While GCs must answer to government regulators, shareholders, boards of directors and management, all of the experts pointed out that the GC’s foremost responsibility is to protect the company. Investors want short-term profits, while the CLO and other members of the management team are more concerned with the company’s long-term success. This can lead to struggles, because most people on boards have held prestigious positions in government or business and are used to getting their way. It can be difficult to tell them no. But it is the GC’s job to point out risks and offer carefully considered counsel. “You have to be independent, have excellent judgment and top problem-solving skills,” noted Hurwitz, retired senior vice president, general counsel and secretary of Dun & Bradstreet. “And you have to remember your allegiance is to the corporation, not to a specific individual.”
Social Media, Data Privacy and Other New Concerns
Just when you think you’ve mastered the job, GCs said, new responsibilities land on your desk. “The practice of law is dynamic. You have to be facile and keep up with what’s going on,” Krauss said.
A recent example is the need for policies regarding usage of the Internet and social media. The advent of forums like Facebook, Twitter and LinkedIn has led some companies to run up against privacy issues while trolling for information about new hires and/or when employees post things that could potentially expose them to liability. The utilization of these forums to market companies’ products has also created new challenges. The technology and how people use it are changing so fast it’s hard to keep up. How do you facilitate this type of communication, but also control it and keep the company safe? Most GCs revise their Internet policies frequently, but said it is a constant struggle to keep them up-to-date.
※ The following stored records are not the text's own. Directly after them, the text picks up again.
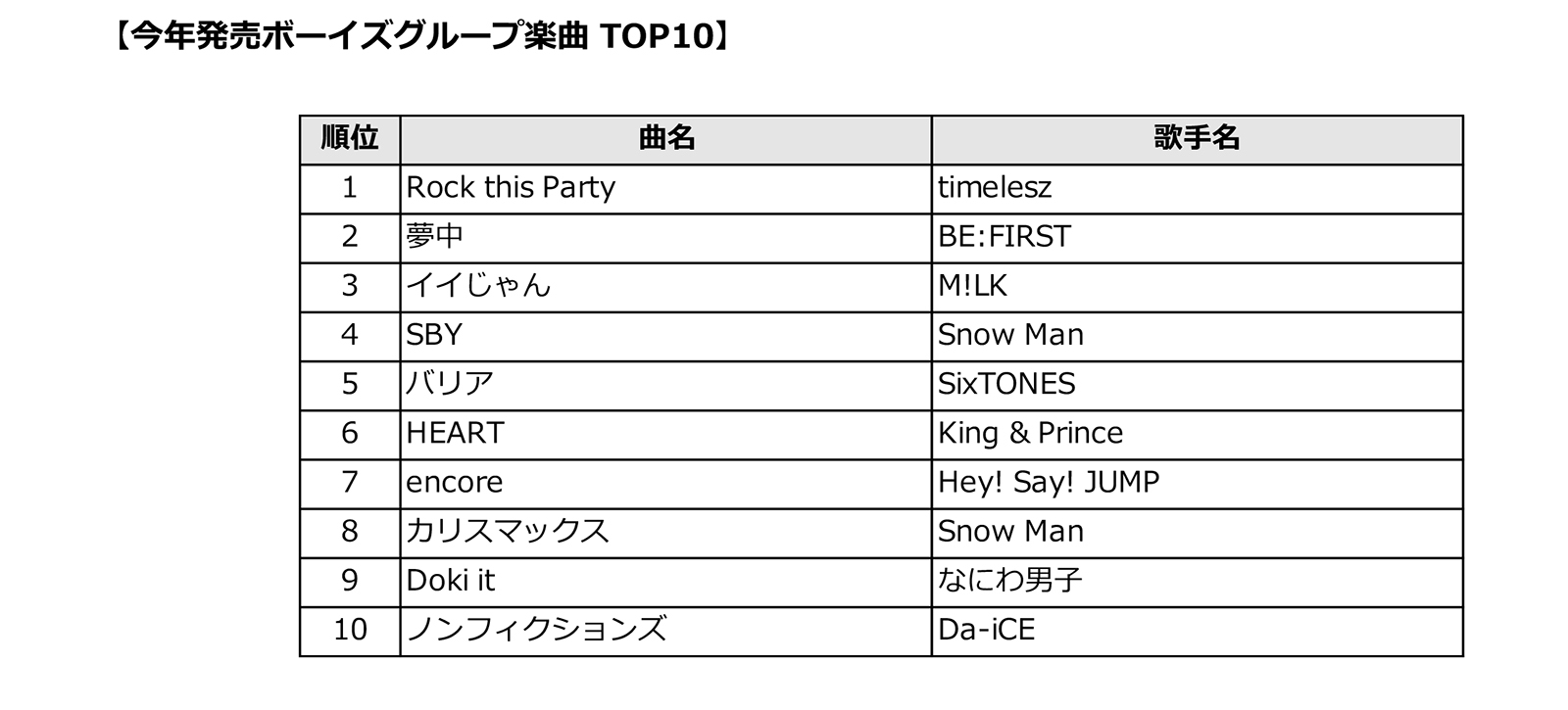 【今年発売ボーイズグループ楽曲 TOP10】

| 順位 | 曲名 | 歌手名 |
|---|---|---|
| 1 | Rock this Party | timelesz |
| 2 | 夢中 | BE:FIRST |
| 3 | イイじゃん | M!LK |
| 4 | SBY | Snow Man |
| 5 | バリア | SixTONES |
| 6 | HEART | King & Prince |
| 7 | encore | Hey! Say! JUMP |
| 8 | カリスマックス | Snow Man |
| 9 | Doki it | なにわ男子 |
| 10 | ノンフィクションズ | Da-iCE |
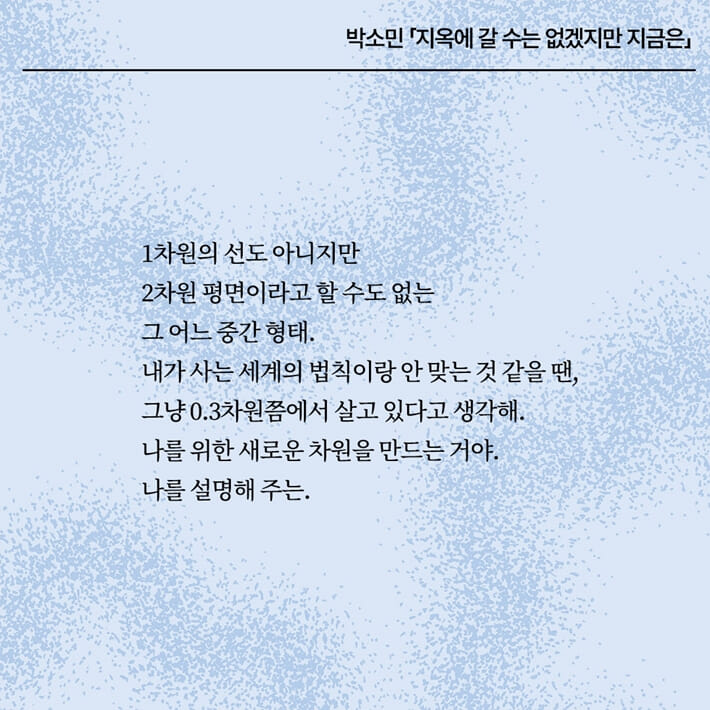 박소민 「지옥에 갈 수는 없겠지만 지금은」

1차원의 선도 아니지만
2차원 평면이라고 할 수도 없는
그 어느 중간 형태.
내가 사는 세계의 법칙이랑 안 맞는 것 같을 땐,
그냥 0.3차원쯤에서 살고 있다고 생각해.
나를 위한 새로운 차원을 만드는 거야.
나를 설명해 주는.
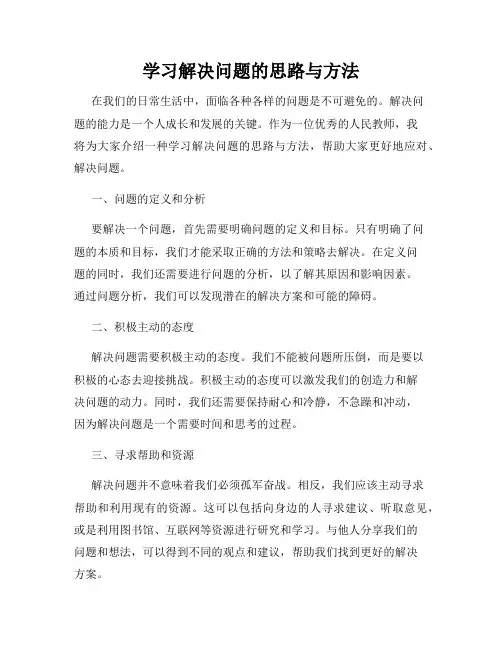 学习解决问题的思路与方法

在我们的日常生活中，面临各种各样的问题是不可避免的。解决问题的能力是一个人成长和发展的关键。作为一位优秀的人民教师，我将为大家介绍一种学习解决问题的思路与方法，帮助大家更好地应对、解决问题。

一、问题的定义和分析

要解决一个问题，首先需要明确问题的定义和目标。只有明确了问题的本质和目标，我们才能采取正确的方法和策略去解决。在定义问题的同时，我们还需要进行问题的分析，以了解其原因和影响因素。通过问题分析，我们可以发现潜在的解决方案和可能的障碍。

二、积极主动的态度

解决问题需要积极主动的态度。我们不能被问题所压倒，而是要以积极的心态去迎接挑战。积极主动的态度可以激发我们的创造力和解决问题的动力。同时，我们还需要保持耐心和冷静，不急躁和冲动，因为解决问题是一个需要时间和思考的过程。

三、寻求帮助和资源

解决问题并不意味着我们必须孤军奋战。相反，我们应该主动寻求帮助和利用现有的资源。这可以包括向身边的人寻求建议、听取意见，或是利用图书馆、互联网等资源进行研究和学习。与他人分享我们的问题和想法，可以得到不同的观点和建议，帮助我们找到更好的解决方案。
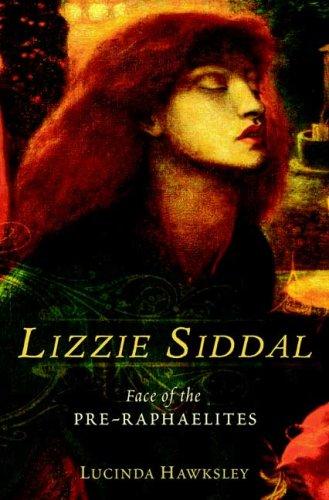 LIZZIE SIDDAL

Face of the
PRE-RAPHAELITES

LUCINDA HAWKSLEY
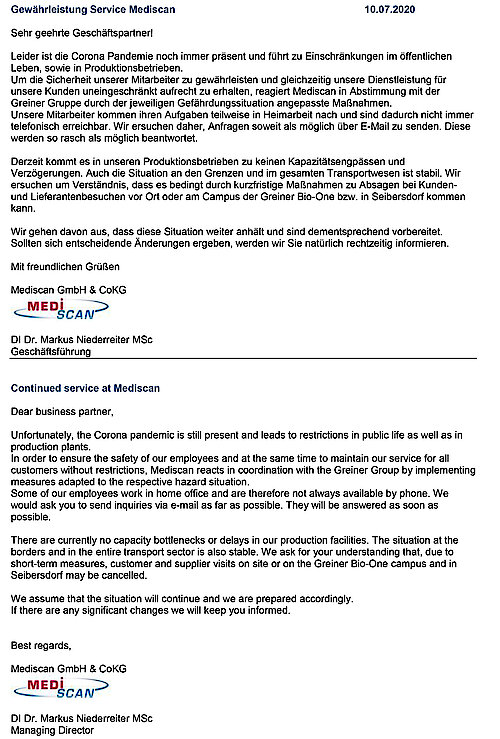 Gewährleistung Service Mediscan 10.07.2020

Sehr geehrte Geschäftspartner!

Leider ist die Corona Pandemie noch immer präsent und führt zu Einschränkungen im öffentlichen Leben, sowie in Produktionsbetrieben.
Um die Sicherheit unserer Mitarbeiter zu gewährleisten und gleichzeitig unsere Dienstleistung für unsere Kunden uneingeschränkt aufrecht zu erhalten, reagiert Mediscan in Abstimmung mit der Greiner Gruppe durch der jeweiligen Gefährdungssituation angepasste Maßnahmen.
Unsere Mitarbeiter kommen ihren Aufgaben teilweise in Heimarbeit nach und sind dadurch nicht immer telefonisch erreichbar. Wir ersuchen daher, Anfragen soweit als möglich über E-Mail zu senden. Diese werden so rasch als möglich beantwortet.

Derzeit kommt es in unseren Produktionsbetrieben zu keinen Kapazitätsengpässen und Verzögerungen. Auch die Situation an den Grenzen und im gesamten Transportwesen ist stabil. Wir ersuchen um Verständnis, dass es bedingt durch kurzfristige Maßnahmen zu Absagen bei Kunden- und Lieferantenbesuchen vor Ort oder am Campus der Greiner Bio-One bzw. in Seibersdorf kommen kann.

Wir gehen davon aus, dass diese Situation weiter anhält und sind dementsprechend vorbereitet. Sollten sich entscheidende Änderungen ergeben, werden wir Sie natürlich rechtzeitig informieren.

Mit freundlichen Grüßen

Mediscan GmbH & CoKG

MEDI SCAN

DI Dr. Markus Niederreiter MSc
Geschäftsführung

Continued service at Mediscan

Dear business partner,

Unfortunately, the Corona pandemic is still present and leads to restrictions in public life as well as in production plants.
In order to ensure the safety of our employees and at the same time to maintain our service for all customers without restrictions, Mediscan reacts in coordination with the Greiner Group by implementing measures adapted to the respective hazard situation.
Some of our employees work in home office and are therefore not always available by phone. We would ask you to send inquiries via e-mail as far as possible. They will be answered as soon as possible.

There are currently no capacity bottlenecks or delays in our production facilities. The situation at the borders and in the entire transport sector is also stable. We ask for your understanding that, due to short-term measures, customer and supplier visits on site or on the Greiner Bio-One campus and in Seibersdorf may be cancelled.

We assume that the situation will continue and we are prepared accordingly.
If there are any significant changes we will keep you informed.

Best regards,

Mediscan GmbH & CoKG

MEDI SCAN

DI Dr. Markus Niederreiter MSc
Managing Director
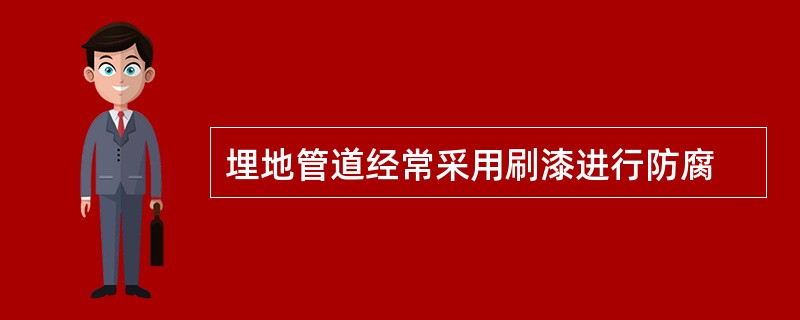 埋地管道经常采用刷漆进行防腐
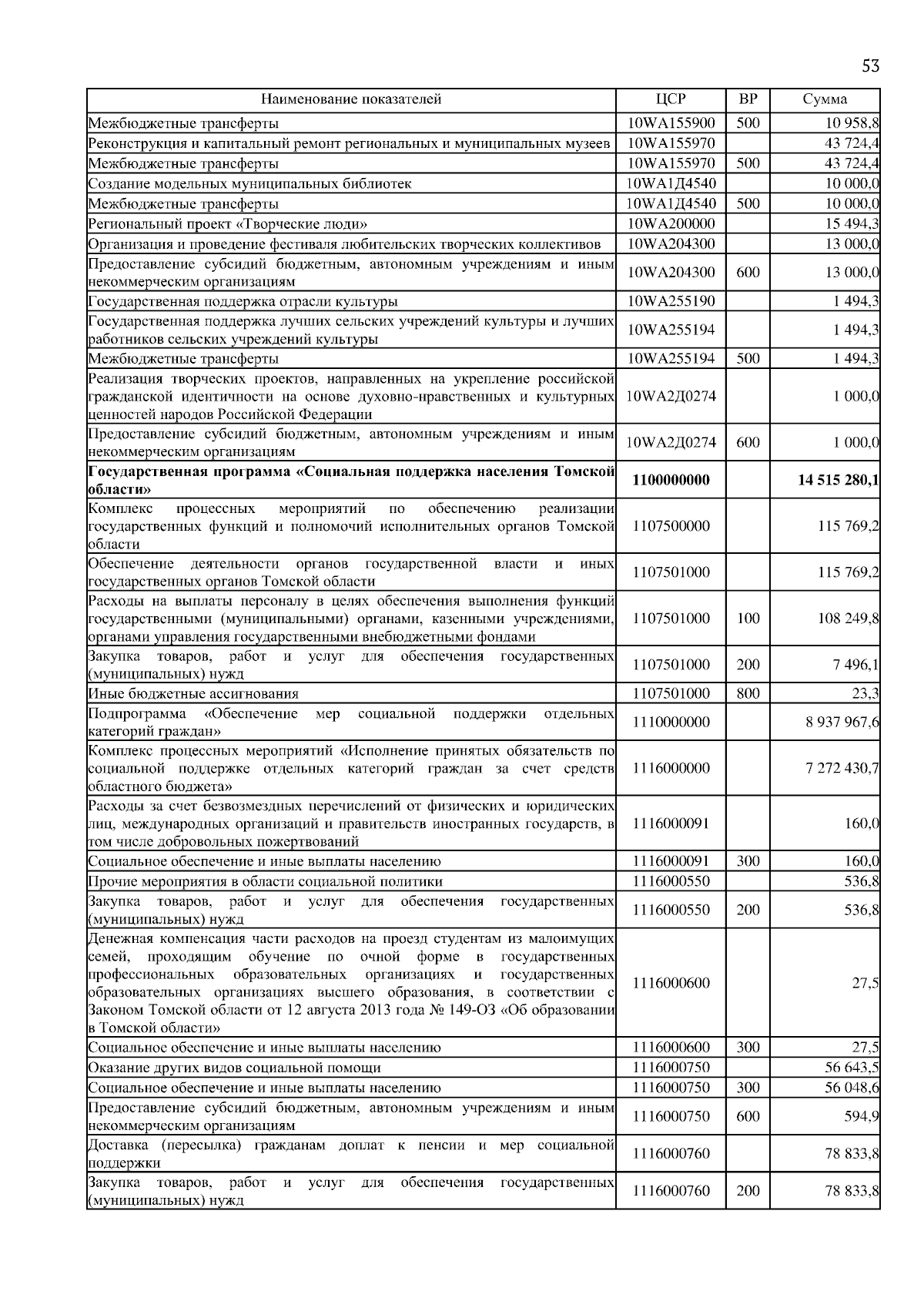 53

| Наименование показателей | ЦСР | ВР | Сумма |
|---|---|---|---|
| Межбюджетные трансферты | 10WA155900 | 500 | 10 958,8 |
| Реконструкция и капитальный ремонт региональных и муниципальных музеев | 10WA155970 | | 43 724,4 |
| Межбюджетные трансферты | 10WA155970 | 500 | 43 724,4 |
| Создание модельных муниципальных библиотек | 10WA1Д4540 | | 10 000,0 |
| Межбюджетные трансферты | 10WA1Д4540 | 500 | 10 000,0 |
| Региональный проект «Творческие люди» | 10WA200000 | | 15 494,3 |
| Организация и проведение фестиваля любительских творческих коллективов | 10WA204300 | | 13 000,0 |
| Предоставление субсидий бюджетным, автономным учреждениям и иным некоммерческим организациям | 10WA204300 | 600 | 13 000,0 |
| Государственная поддержка отрасли культуры | 10WA255190 | | 1 494,3 |
| Государственная поддержка лучших сельских учреждений культуры и лучших работников сельских учреждений культуры | 10WA255194 | | 1 494,3 |
| Межбюджетные трансферты | 10WA255194 | 500 | 1 494,3 |
| Реализация творческих проектов, направленных на укрепление российской гражданской идентичности на основе духовно-нравственных и культурных ценностей народов Российской Федерации | 10WA2Д0274 | | 1 000,0 |
| Предоставление субсидий бюджетным, автономным учреждениям и иным некоммерческим организациям | 10WA2Д0274 | 600 | 1 000,0 |
| **Государственная программа «Социальная поддержка населения Томской области»** | **1100000000** | | **14 515 280,1** |
| Комплекс процессных мероприятий по обеспечению реализации государственных функций и полномочий исполнительных органов Томской области | 1107500000 | | 115 769,2 |
| Обеспечение деятельности органов государственной власти и иных государственных органов Томской области | 1107501000 | | 115 769,2 |
| Расходы на выплаты персоналу в целях обеспечения выполнения функций государственными (муниципальными) органами, казенными учреждениями, органами управления государственными внебюджетными фондами | 1107501000 | 100 | 108 249,8 |
| Закупка товаров, работ и услуг для обеспечения государственных (муниципальных) нужд | 1107501000 | 200 | 7 496,1 |
| Иные бюджетные ассигнования | 1107501000 | 800 | 23,3 |
| Подпрограмма «Обеспечение мер социальной поддержки отдельных категорий граждан» | 1110000000 | | 8 937 967,6 |
| Комплекс процессных мероприятий «Исполнение принятых обязательств по социальной поддержке отдельных категорий граждан за счет средств областного бюджета» | 1116000000 | | 7 272 430,7 |
| Расходы за счет безвозмездных перечислений от физических и юридических лиц, международных организаций и правительств иностранных государств, в том числе добровольных пожертвований | 1116000091 | | 160,0 |
| Социальное обеспечение и иные выплаты населению | 1116000091 | 300 | 160,0 |
| Прочие мероприятия в области социальной политики | 1116000550 | | 536,8 |
| Закупка товаров, работ и услуг для обеспечения государственных (муниципальных) нужд | 1116000550 | 200 | 536,8 |
| Денежная компенсация части расходов на проезд студентам из малоимущих семей, проходящим обучение по очной форме в государственных профессиональных образовательных организациях и государственных образовательных организациях высшего образования, в соответствии с Законом Томской области от 12 августа 2013 года № 149-ОЗ «Об образовании в Томской области» | 1116000600 | | 27,5 |
| Социальное обеспечение и иные выплаты населению | 1116000600 | 300 | 27,5 |
| Оказание других видов социальной помощи | 1116000750 | | 56 643,5 |
| Социальное обеспечение и иные выплаты населению | 1116000750 | 300 | 56 048,6 |
| Предоставление субсидий бюджетным, автономным учреждениям и иным некоммерческим организациям | 1116000750 | 600 | 594,9 |
| Доставка (пересылка) гражданам доплат к пенсии и мер социальной поддержки | 1116000760 | | 78 833,8 |
| Закупка товаров, работ и услуг для обеспечения государственных (муниципальных) нужд | 1116000760 | 200 | 78 833,8 |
Another new area of concern is data privacy. “The government is considering rules that are going to be applicable to every company that collects information about its customers,” said one GC. “Even something as innocuous as a dry cleaner will be subject to new privacy regulations. Legal departments are going to have to get in front of this and stay involved. Most companies will probably end up producing detailed privacy codes, much like a terms and conditions document.”
GCs who work for multinationals have another concern when it comes to privacy. “I wish there was a more uniform approach to data collection. There are different rules for different countries. Dealing with data flows between Europe and the U.S. definitely adds a level of complexity,” Fiarman observed.
Another area that is taking up more of a GC’s time these days is patents. The stakes surrounding intellectual property have increased significantly and a GC must be ready to protect his or her company’s portfolio. “Defending patents was by far our biggest expenditure last year,” one GC said. Employment issues can also pile up in the GC’s office, said another. Perhaps as a result of the recession, “there is a lot of litigation that didn’t exist four or five years ago, and the GC will be held accountable.”
As our interviews and the KPMG study underscore, understanding your company’s business is essential to being able to offer appropriate counsel, negotiate commercial interests and anticipate problems. Today’s GCs need to help determine and navigate a strategic vision, be ready to take on a multitude of roles, and keep their companies out of trouble.
According to one of KPMG’s respondents: “Pure legal decision-making and just managing a legal process is not going to cut it anymore.” Bryan Jones, a U.S. partner in KPMG’s forensic practice, put it this way: “Senior management is looking for GCs to do more than ‘deal with my legal problems.’ They want more than that — and that makes today’s general counsel a lot more relevant.”